From: Prasanna Kumar Jayapal (prasak_at_winse.microsoft.com)
Date: Mon Jan 12 2004 - 17:10:10 PST
This paper describes the design of the core (kernel) of the operating
system for an early multiprocessor machine. It nicely explains the basic
design concepts and philosophy without going deep into the
implementation details.
It seems Hydra was built with the intention to "separate mechanism and
policy" and not to make it hierarchically layered. Furthermore,
Protection and Reliability were also considered as their design goals.
This allows for a lot of flexibility without compromising on the
security. Also the system administrator can easily customize the system
to
perform the way he desires in more situations.
In the overview section, the author explains the three main object
types: procedures, LNS and processes.
- The procedure object contains some code and some data and contains a
list of references to other objects which must be accessed during the
execution of the code. This list is the list of capabilities, references
to objects that are to be accessed along with some access rights.

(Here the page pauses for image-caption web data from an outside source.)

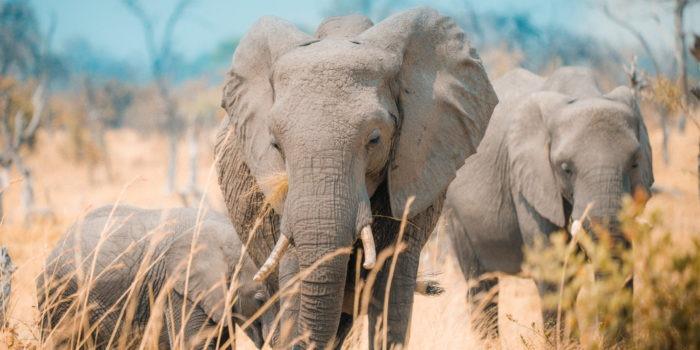 elephant botswana mother khwai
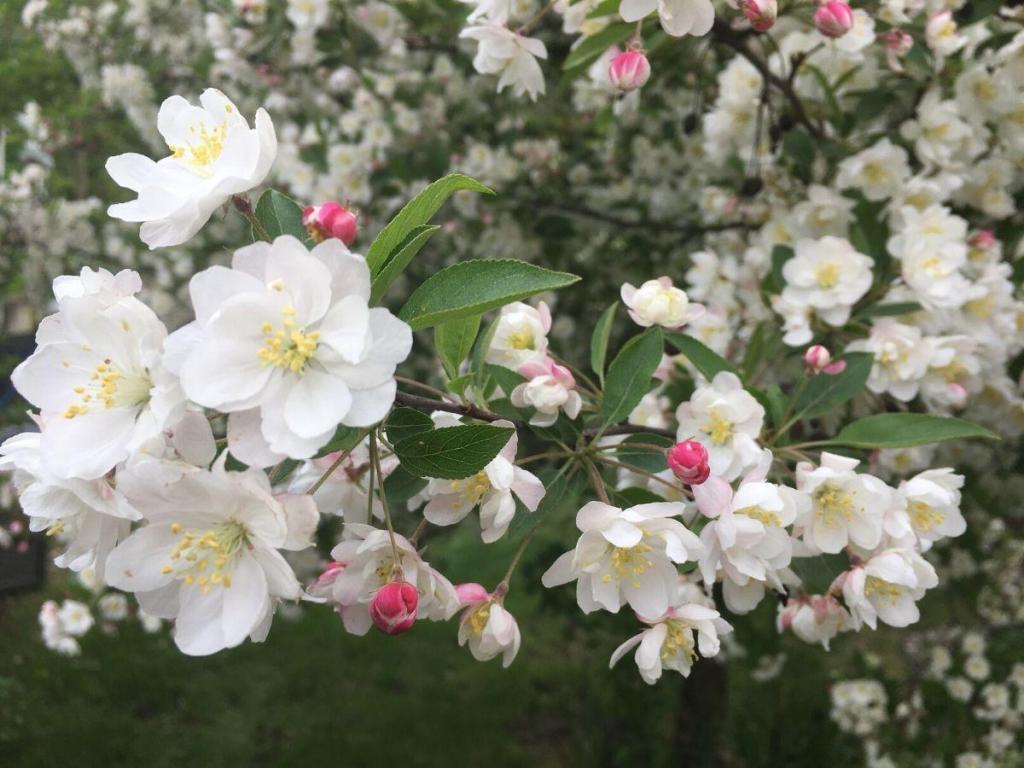 Malus Charlottae Crabapple Tree Flowers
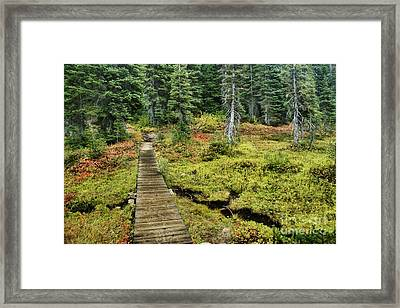 Wooden Foot Bridge Over Stream Framed Print by Ned Frisk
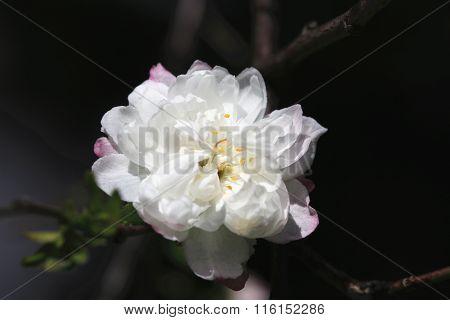 Dwarf Flowering Cherry,Dwarf Flowering Almond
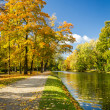 Yellow leaves in autumn park on the river — Stock Photo #13821173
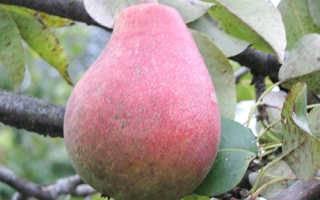 Особенности выращивания груши бергамот – dachampion
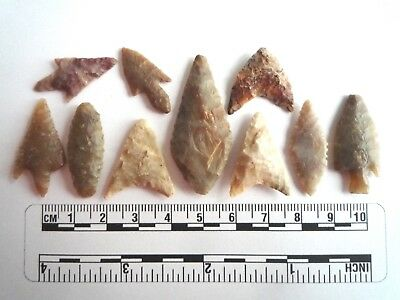 Neolithic Arrowheads x 10, High Quality Selection of Styles - 4000BC - (2455)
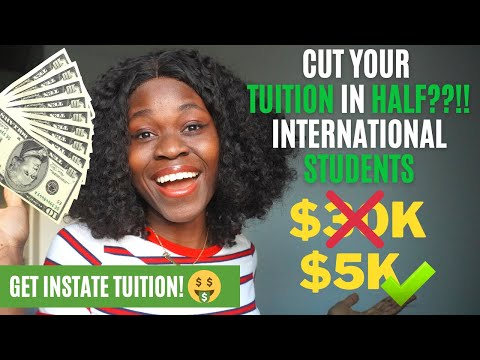International student tuition in usa cut in half! & get in-state scholarships 🤑 storytime ✨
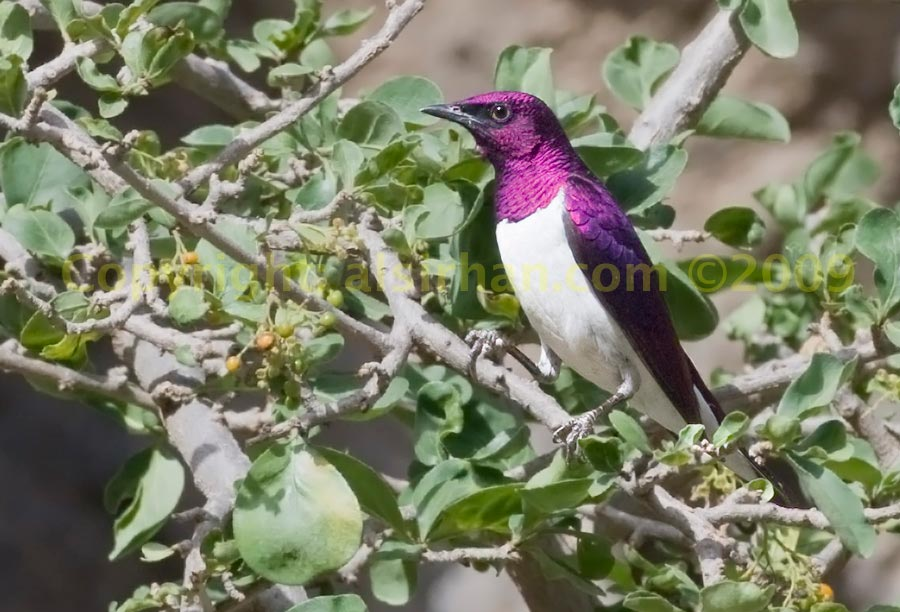 Violet-backed Starling perched on a branch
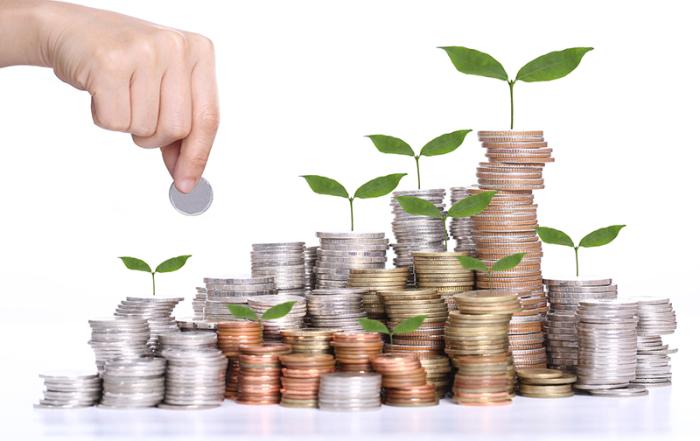 money-and-plant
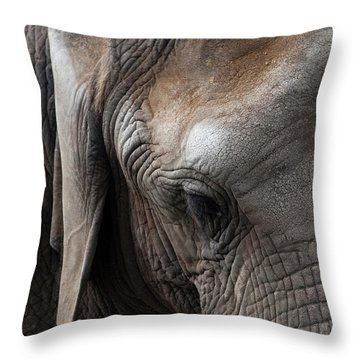 Elephant Eye Throw Pillow by Lorraine Devon Wilke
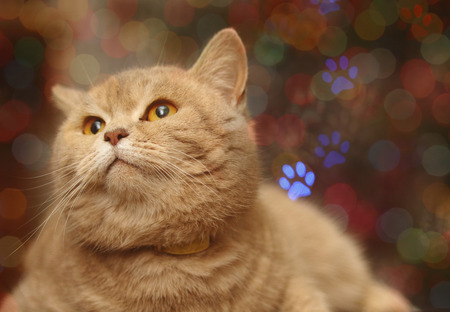 A close up of a big, round and fluffy purebred British Shorthair looking calm while looking away.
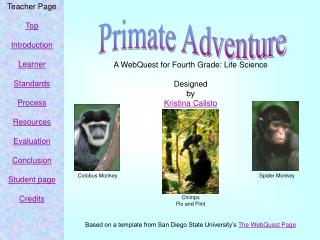 A WebQuest for Fourth Grade: Life Science  Designed by Kristina Calisto            Chimps Flo and Flint   Based on a tem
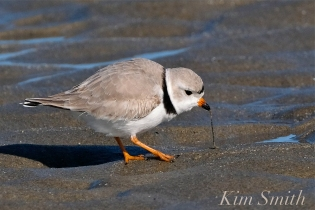 Piping Plovers Good Harbor Beach Gloucester Massachusetts copyright Kim Smith - 03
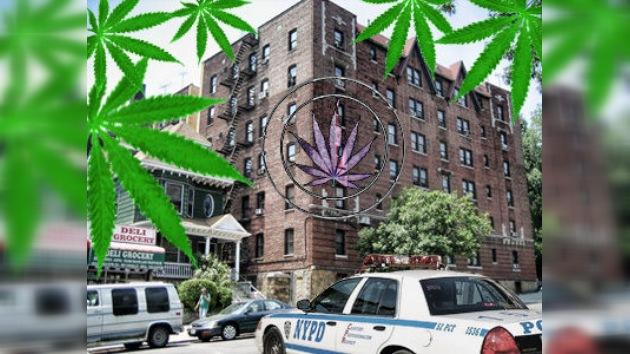 Confiscan cientos de kilogramos de marihuana en el barrio neoyorquino del Bronx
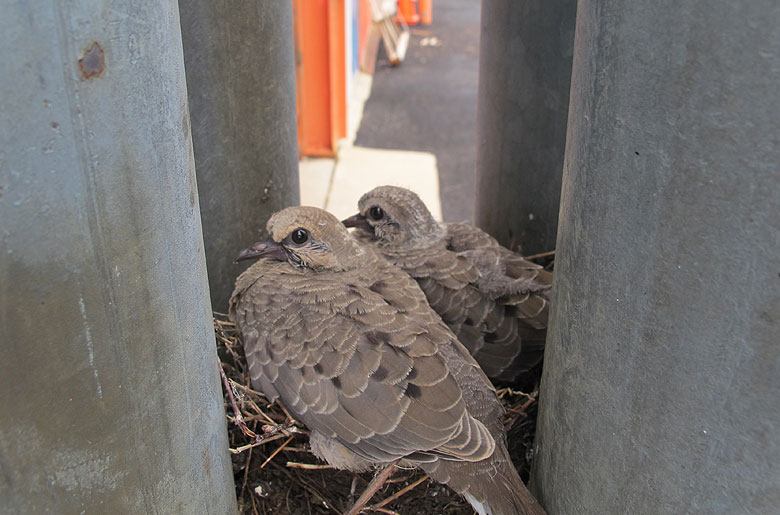 John Sachtschale took a photo of these mourning doves by the south wall of Industrial Building 3. The mother hen, who was heard cooing in the ivy on the north wall of the Industrial Center Building, was likely off gathering lunch for her chicks. Credit: John Sachtschale, TD.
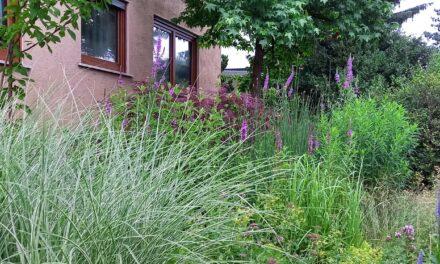 Mit Wettbewerb zu blühenden Vorgärten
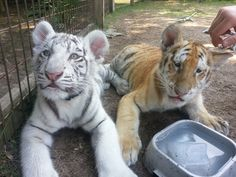 It is at the Alabama Gulf Coast Zoo in Gulf Shores. We checked their Facebook page for when the tigers would be available. They do the encounters until the tigers are about 4 months old. It was $50 or person for 30 minutes. We also got to do encounters with kangaroos and lemurs but those don't have to be scheduled ahead of time.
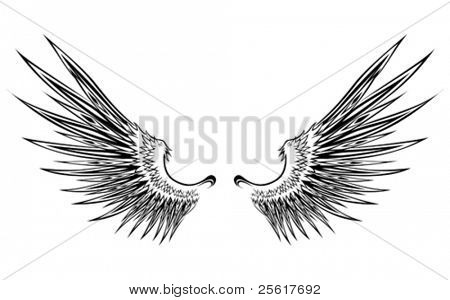 set of wing illustration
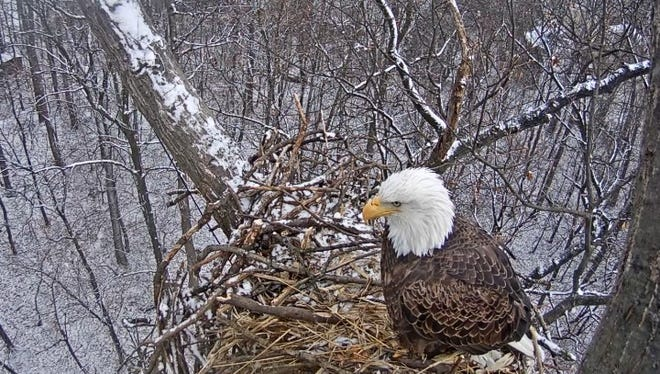 An eagle sits on what is left of its nest near Codorus State Park after a partial collapse on January 11, 2018.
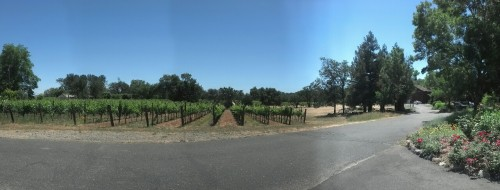 Another one of the plots of vineyards and views from VML!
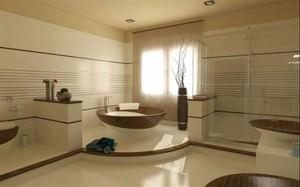 idei-decorare-baie-luxoasa (8)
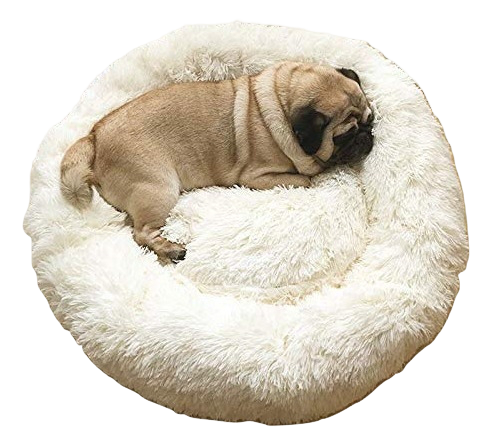Pug Crazy Calming Dog Bed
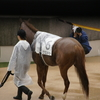 競馬の記憶、ある詩人の回想する第1回日本ダービーのこと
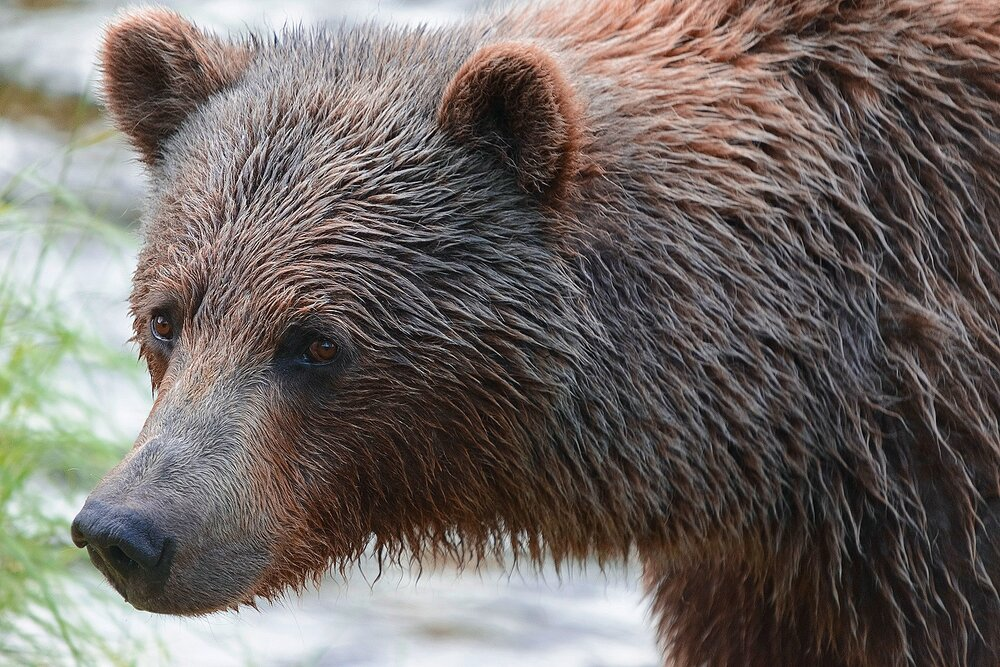 Taku River Grizzly Surveys the River For Salmon - 14 - British Columbia, Canada.jpg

- LNS (local name space) is the record of the execution environment of a
procedure when it is called. The LNS contains all capabilities that are
the independent ones with the caller dependent ones that are determined
by the time of the invocation.
- A process is simply a stack of LNS's which represent the cumulative
state of a single sequential task.
The protection mechanism was interesting to read, especially the
following points:
- Rejection of hierarchical system structures and the justification
given to it. This is an interesting idea and was totally contrasting to
the well layered system described in the Dijkstra's paper.
- Everything in Hydra is considered an object (in the abstract notion)
which has a unique name, type part and a representation (capability part
and data part). This kind of gives an object oriented approach in
designing the kernel.
- The capabilities of the object can only be modified by the kernel and
so are safe from
malicious intent from user programs.
- Objects do not have owners. This way no one can force unintended
access to an
object. All access is completely controlled inside the kernel, allowing
a
very tightly locked-down system to be created if so desired.
Overall, it was an interesting paper to read with some contrasting
ideas. And I think this was the beginning of object oriented thinking
with a lot of emphasis on flexibility in the Kernel design.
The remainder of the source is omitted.